Anayasamızın 38. maddesi “suçluluğu hükmen sabit oluncaya kadar, kimse suçlu sayılamaz” hükmünü amirdir. Suçsuzluk karinesi ismi ile de bilinen bu Anayasal ilkeye göre bir kişiden suçlu olarak bahsedebilmek için o suç nedeniyle hakkında kesinleşmiş bir mahkûmiyet kararının bulunması gerekir.

Sayın Adnan Oktar ve arkadaşları aleyhinde çete, örgüt vb. suçlardan verilmiş ve kesinleşmiş hiçbir mahkûmiyet kararı yoktur. Tam aksine günümüze kadar seneler içinde açılmış olan ve sayıları 10’u bulan soruşturma ve davaların tümü takipsizlik ve beraat kararları ile sonuçlanmıştır. Başka bir deyişle TBAV camiasının bir suç örgütü olmadığı kesinleşmiş yargı kararlarıyla sabittir. Son olarak Temmuz 2018’de İstanbul Anadolu Cumhuriyet Başsavcılığı’nın Örgütlü Suçlar Bürosu “suç örgütü” iddiasını reddetmiş ve TBAV camiasının bir sivil toplum kuruluşu olduğunu karara bağlamıştır.

Bu nasıl bir suç örgütüdür ki 40 yıldan bu yana hiçbir suç işlemiyor, hiçbir soruşturma ve kovuşturma makamı onu suç örgütü olarak görmüyor, hiçbir mensubu en küçük adli olaya karışmıyor, iddia edildiği gibi ne cinsel saldırı ne de bir başka suçtan bir şikayet dahi söz konusu olmuyor?

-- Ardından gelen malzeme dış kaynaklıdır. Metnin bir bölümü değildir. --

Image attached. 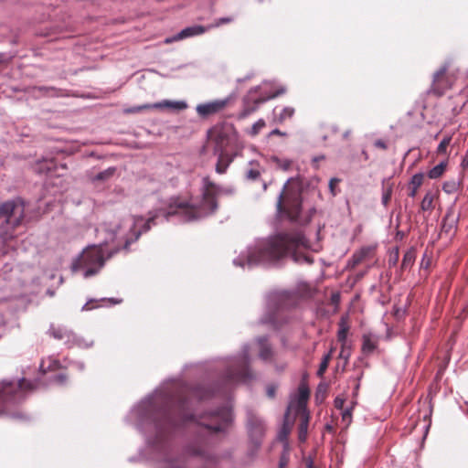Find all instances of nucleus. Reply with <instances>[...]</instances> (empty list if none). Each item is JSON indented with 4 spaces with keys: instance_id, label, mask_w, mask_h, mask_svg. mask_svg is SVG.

Halihazırda İstanbul Cumhuriyet Başsavcılığı’nca yürütülen “Suç Örgütü” soruşturmasının yegane dayanağı TBAV camiasına husumeti olduğu bilinen kişilerin soyut ve mesnetsiz iddialarıdır. Bu kişilerin ifadeleri sanki tek bir elden çıkmış gibi kelimesi kelimesine aynı, kes yapıştır ifadelerden oluşmaktadır. Bu kötü niyetli kişilerin ithamlarının hiçbir somut dayanağı olmadığı için kamuoyunda TBAV camiası aleyhine infial ve ajitasyon oluşturacak konularda (cinsel saldırı gibi) hiç bir somut delili bulunmayan suçlamalara yer vermişlerdir.

Yaklaşık 40 yıldan beri kamuoyunun önünde olan ve ortak değerleri nedeniyle bir araya geldiği herkesçe bilinen Sayın Adnan Oktar ve arkadaşlarına onca yargı kararına rağmen haksız bir şekilde “suç örgütü” muamelesi yapılacak olursa bu takdirde hiçbir sivil toplum kuruluşunun, derneğin, vakfın, sendikanın, şirketin ve siyasi partinin hukuk güvenliği kalmamış gibi bir görüntü ortaya çıkabilir.